[[ TASK INPUTS open ]]
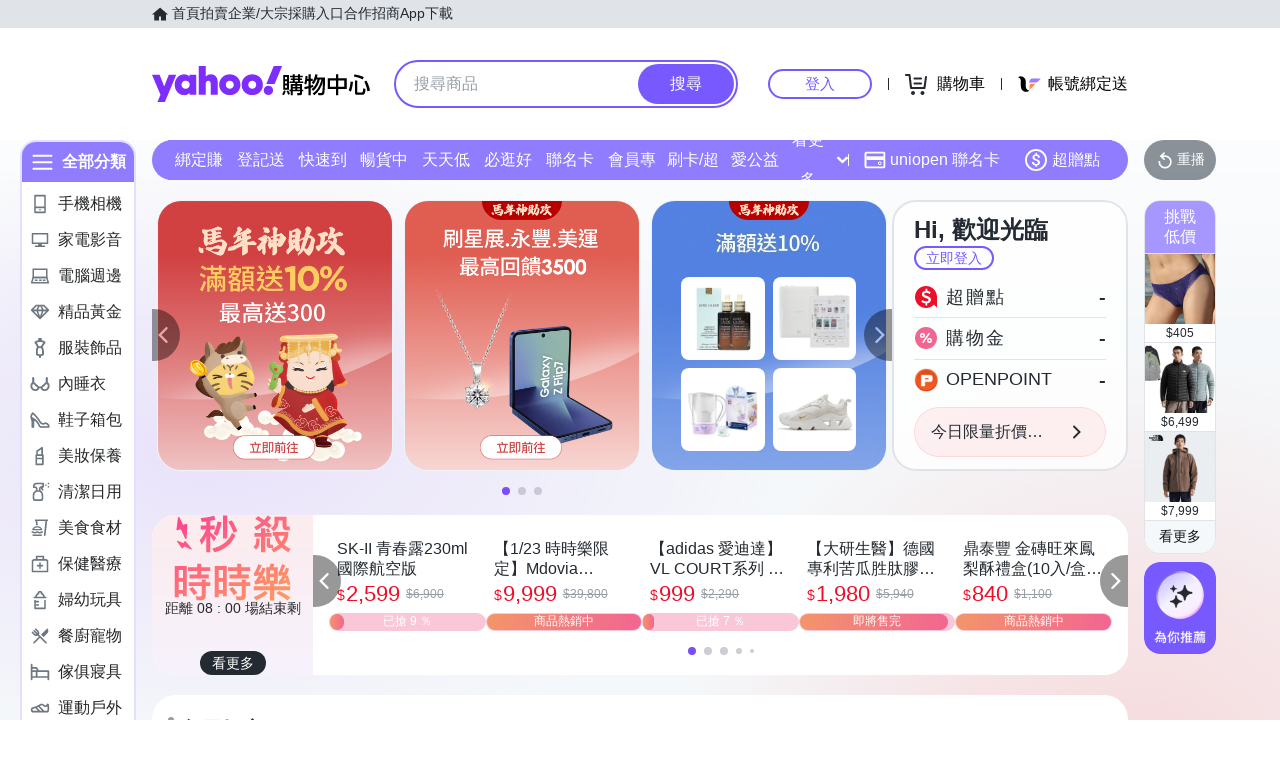

--- FILE ---
content_type: application/javascript; charset=utf-8
request_url: https://bw.scupio.com/ssp/initid.aspx?mode=L&cb=0.6695932589362501&mid=0
body_size: 249
content:
cb({'id':'CKL20260123135037925595'});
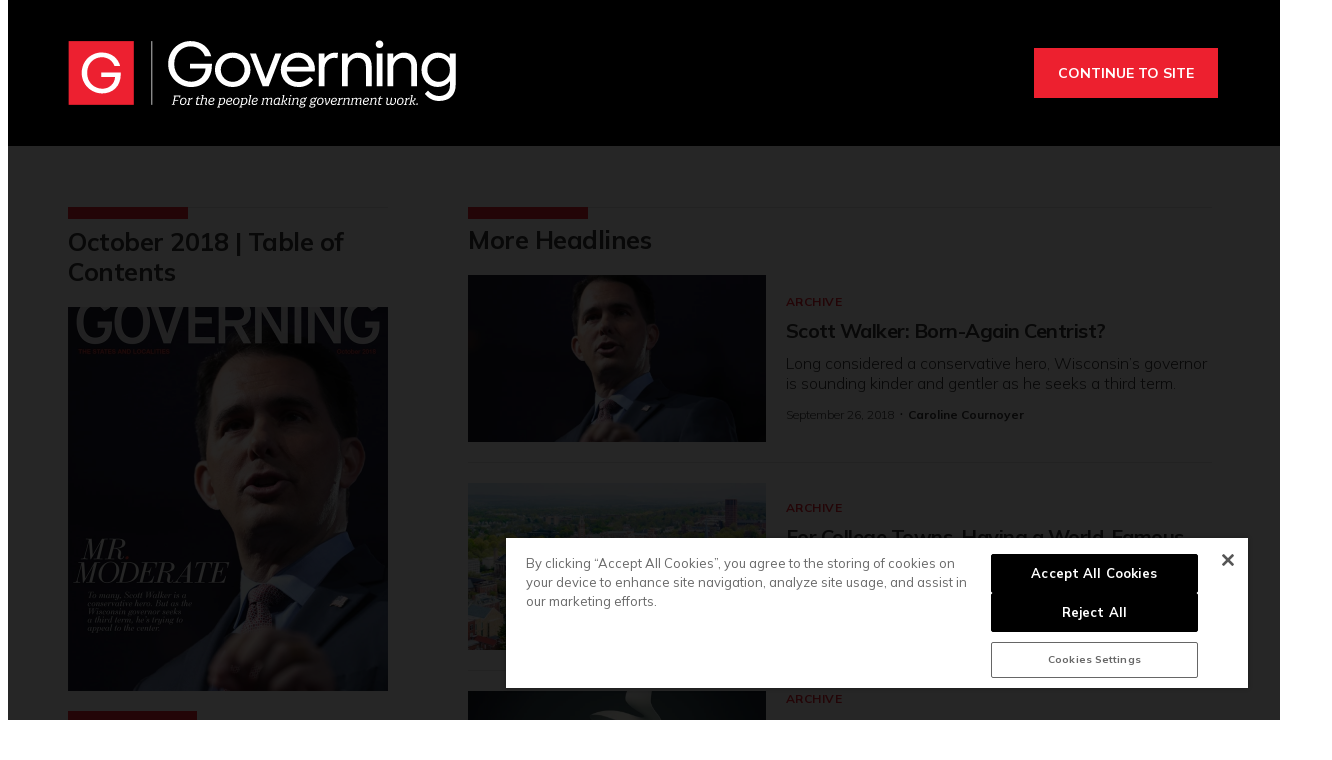

--- FILE ---
content_type: text/html; charset=utf-8
request_url: https://www.google.com/recaptcha/api2/aframe
body_size: 263
content:
<!DOCTYPE HTML><html><head><meta http-equiv="content-type" content="text/html; charset=UTF-8"></head><body><script nonce="HmltusxeId68ggo2rl0lfA">/** Anti-fraud and anti-abuse applications only. See google.com/recaptcha */ try{var clients={'sodar':'https://pagead2.googlesyndication.com/pagead/sodar?'};window.addEventListener("message",function(a){try{if(a.source===window.parent){var b=JSON.parse(a.data);var c=clients[b['id']];if(c){var d=document.createElement('img');d.src=c+b['params']+'&rc='+(localStorage.getItem("rc::a")?sessionStorage.getItem("rc::b"):"");window.document.body.appendChild(d);sessionStorage.setItem("rc::e",parseInt(sessionStorage.getItem("rc::e")||0)+1);localStorage.setItem("rc::h",'1768939563440');}}}catch(b){}});window.parent.postMessage("_grecaptcha_ready", "*");}catch(b){}</script></body></html>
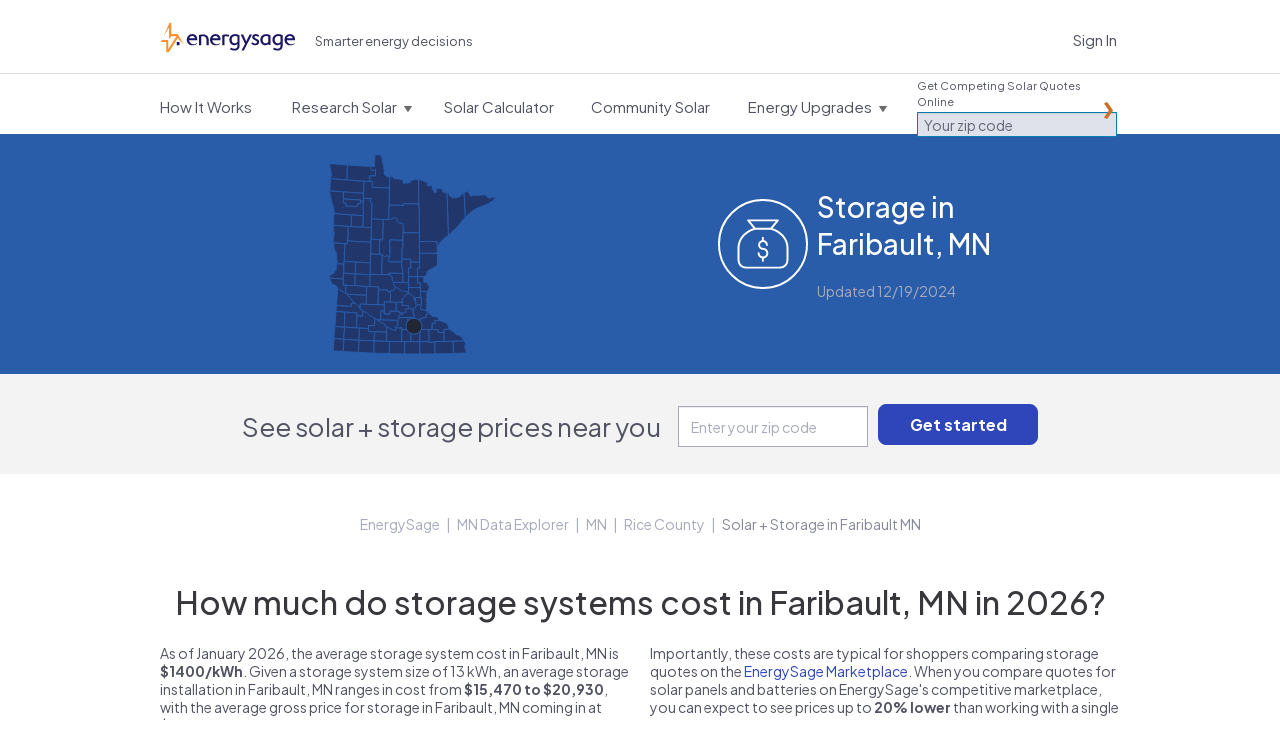

--- FILE ---
content_type: text/javascript; charset="utf-8"
request_url: https://www.energysage.com/static/js/zip_affix.dd7c4c7dfddd.js
body_size: 321
content:
// Requires lib/jquery.ba-resize.min.js

$(function() {
    var $_zip_affix = $('.section-zip-affix');
    var $_zip_affix_inner = $('.section-zip-affix .zip-affix-inner');
    var _prevViewport;

    function setAffix() {
        // reset Bootstrap affix
        $(window).off('.affix');
        $_zip_affix_inner
            .removeData('affix')
            .removeClass('affix affix-top affix-bottom');
        $_zip_affix.css('height', '');

        if (viewport === 'tablet' || viewport === 'desktop') {
            // set height of .section-zip-affix to avoid "jump" when
            // .zip-affix-inner is affixed and removed from page flow
            $_zip_affix.height($_zip_affix_inner.innerHeight());

            $_zip_affix_inner.affix({
                offset: { top: $_zip_affix.offset().top }
            });
        }
    }

    function setViewport() {
        checkViewport();
        if (viewport != _prevViewport) {
            _prevViewport = viewport;
            setAffix();
        }
    }

    // Set the initial affix, and handle changes that might affect its placement
    setViewport();
    $(window).resize(setViewport);
    $('.section-hero').resize(setAffix);
});


--- FILE ---
content_type: image/svg+xml
request_url: https://www.energysage.com/static/img/bulk-local/money-circle-icon.b4c79527334a.svg
body_size: 294
content:
<svg xmlns="http://www.w3.org/2000/svg" viewBox="0 0 92 92"><defs><style>.cls-1{fill:none;stroke:#FFFFFF;stroke-linecap:round;stroke-linejoin:round;stroke-width:2px;}</style></defs><title>money-circle-icon</title><g id="Layer_2" data-name="Layer 2"><g id="MD"><path class="cls-1" d="M46,1h0A45,45,0,1,0,91,46,45.05,45.05,0,0,0,46,1h0A45,45,0,1,1,1,46,45.05,45.05,0,0,1,46,1Z"/><path class="cls-1" d="M30.83,21.87H61.17l-7.06,8.55H37.89ZM71,62.63a7.51,7.51,0,0,1-7.52,7.5h-35A7.51,7.51,0,0,1,21,62.63V49.26c.21-8.45,6.88-16,16.62-18.84H54.37C64.11,33.26,70.78,40.81,71,49.26v.05c0,.11,0,.24,0,.37Z"/><path class="cls-1" d="M50,47a4,4,0,1,0-4,3.95H46a4.46,4.46,0,1,1-4.46,4.46"/><line class="cls-1" x1="45.86" y1="43.04" x2="45.86" y2="39.68"/><line class="cls-1" x1="45.86" y1="63.13" x2="45.86" y2="59.85"/></g></g></svg>
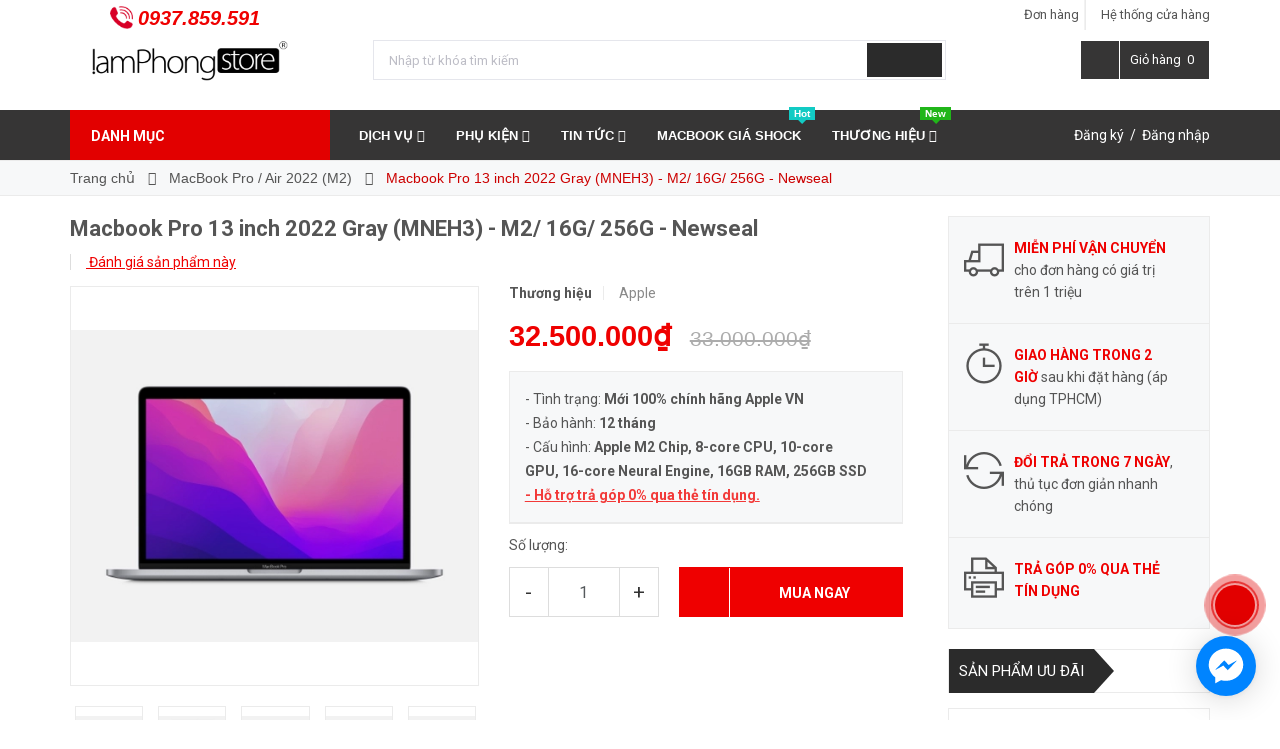

--- FILE ---
content_type: text/css
request_url: https://bizweb.dktcdn.net/100/318/659/themes/667453/assets/edit.scss.css?1760582340048
body_size: 126
content:
.link_collections ul li ul li{padding:5px}.link_collections ul li a{width:100%;background:#efefef;display:block;text-align:center;border:1px solid #ddd;border-radius:7px;padding:3px 5px;color:#333;white-space:nowrap;overflow:hidden;text-overflow:ellipsis}.link_collections ul li a:hover{color:#fff !important;background:#e20000}.blog_page_section .page_title .title_page_h1{padding:0;margin:0 0 5px;font-family:'Roboto', sans-serif;font-size:15px;font-weight:700;text-transform:uppercase;border-bottom:none}.blog_page_section .page_title .summary{padding:0px;margin:0 0 20px 0;border-bottom:solid 1px #2b2b2b}


--- FILE ---
content_type: application/javascript
request_url: https://bizweb.dktcdn.net/100/318/659/themes/667453/assets/ega.addon-hotline.settings.js?1760582340048
body_size: 51
content:
window.EGAHotlineSettings = {"general":{"enabled":true,"size":30,"position":"1","bottomPos":10,"query":"","backgroundColor":"#d52a2d","icon":"//theme.hstatic.net/1000336704/1000427591/14/ega-hotline-icon.png?v=5710","useAnimation":true,"shadowColor":"#D52A2D"},"phone":{"show":true,"number":"0937859591","backgroundColor":"#D52A2D","textColor":"#ffffff","text":"0937.859.591","fontSize":15}}

--- FILE ---
content_type: application/javascript
request_url: https://bizweb.dktcdn.net/100/318/659/themes/667453/assets/ega.addon-sales-box.settings.js?1760582340048
body_size: 578
content:
window.EGASalesBoxSettings = {"general":{"enabled":false,"query":"#add-to-cart-form","productOffers":[{"icon":"https://bizweb.dktcdn.net/100/383/510/themes/762458/assets/egageneralproductoffers0icon.svg?1594015787914","content":"<p><span style=\"font-size: 14px;\"><strong>Miễn phí giao hàng toàn quốc</strong></span></p>\n<p><span style=\"font-size: 14px;\">Giao hàng nhanh trong <strong>1 giờ</strong> áp dụng với khu vực nội thành <em>TP.HCM</em></span></p>\n"},{"icon":"https://bizweb.dktcdn.net/100/383/510/themes/762458/assets/egageneralproductoffers2icon.svg?1594016216132","content":"<p><span style=\"font-size: 14px;\"><strong>Trả góp 0% qua thẻ tín dụng:  Master Card, Visa, JCB,...</strong></span></p>\n<p><span style=\"font-size: 14px;\">Phí cà thẻ 1.7%. Phí chuyển đổi trả góp tuỳ ngân hàng. Trả góp 0% qua thẻ tín dụng.</span></p>\n<p></p>\n"},{"icon":"https://bizweb.dktcdn.net/100/383/510/themes/762458/assets/egageneralproductoffers3icon.svg?1594016614122","content":"<p><span style=\"font-size: 16px;\"><strong>HỖ TRỢ MUA NHANH</strong></span><span style=\"font-size: 14px;\"><strong> (</strong></span><span style=\"color: rgb(63,64,71);background-color: rgb(255,255,255);font-size: 14px;font-family: Open Sans;\"><strong>Từ 09:30–21:00 hàng ngày)</strong></span></p>\n<p><span style=\"color: rgb(209,72,65);font-size: 16px;\"><strong>0937.859.591 (\u001dZalo)</strong></span></p>\n"}],"iconWidth":32,"target":"blank","borderStyle":"double","borderColor":"#ec0606","borderWidth":2,"borderRadius":5,"background":"#ffffff","productShowInPagesType":"collections","productShowInPages":"all","copyText":"Sao chép","copiedText":"Đã sao chép"}}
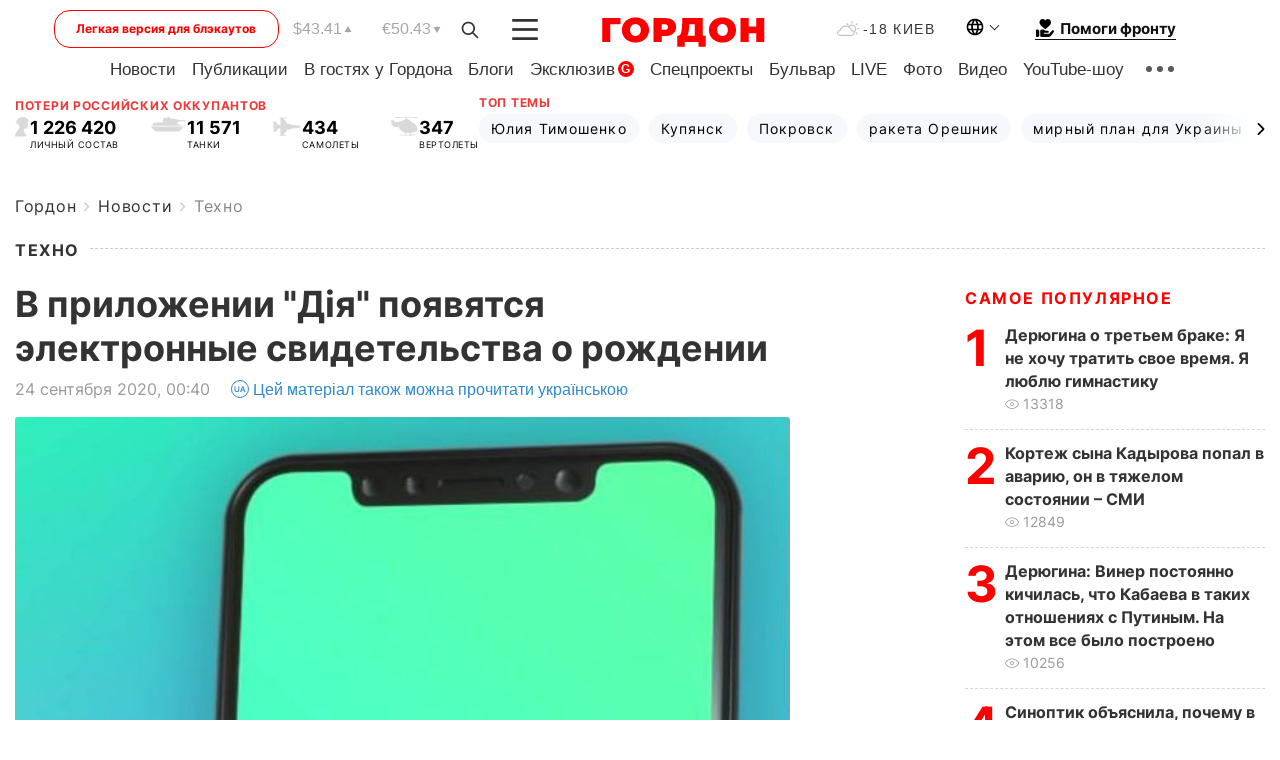

--- FILE ---
content_type: text/html; charset=utf-8
request_url: https://www.google.com/recaptcha/api2/aframe
body_size: 267
content:
<!DOCTYPE HTML><html><head><meta http-equiv="content-type" content="text/html; charset=UTF-8"></head><body><script nonce="XiHVXkbDDJTt7lnwQaW5rg">/** Anti-fraud and anti-abuse applications only. See google.com/recaptcha */ try{var clients={'sodar':'https://pagead2.googlesyndication.com/pagead/sodar?'};window.addEventListener("message",function(a){try{if(a.source===window.parent){var b=JSON.parse(a.data);var c=clients[b['id']];if(c){var d=document.createElement('img');d.src=c+b['params']+'&rc='+(localStorage.getItem("rc::a")?sessionStorage.getItem("rc::b"):"");window.document.body.appendChild(d);sessionStorage.setItem("rc::e",parseInt(sessionStorage.getItem("rc::e")||0)+1);localStorage.setItem("rc::h",'1768785866388');}}}catch(b){}});window.parent.postMessage("_grecaptcha_ready", "*");}catch(b){}</script></body></html>

--- FILE ---
content_type: application/javascript; charset=utf-8
request_url: https://fundingchoicesmessages.google.com/f/AGSKWxVo3m7946EcQU25ecDG2U6KLM1x5KJzyQE90m-ix1h52bTwh8OsO8DsydAfDBG0XmpjTi-5mLbjqKENUFNGqOsWZ5oRCvP3eJ3XbRpdqFCpmROnEygpOs9lS55SRt5-2rzz85emZmtxQHvgqXb666FT5nip6Uzg0DGcfYEs2MIwVLnxUACn-iPGsfMa/_/adcontroller./jsad.php.org/adgallery1/ad.premium-/ad728x90.
body_size: -1290
content:
window['992aef32-5d47-49db-93a6-148fd4733a83'] = true;

--- FILE ---
content_type: image/svg+xml
request_url: https://gordonua.com/user/img/pl-i.svg
body_size: -156
content:
<svg width="80" height="80" viewBox="0 0 80 80" fill="none" xmlns="http://www.w3.org/2000/svg">
<circle cx="40" cy="40" r="40" fill="#EF3A3A"/>
<path d="M60 40L30 57.3205L30 22.6795L60 40Z" fill="white"/>
</svg>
[[ TASK INPUTS closed ]]
▶ [THE TASK]: Find how many lines in the entries above have the string "energysage" and report only that number.

▶ [RESPONSE TO THIS TASK]: 2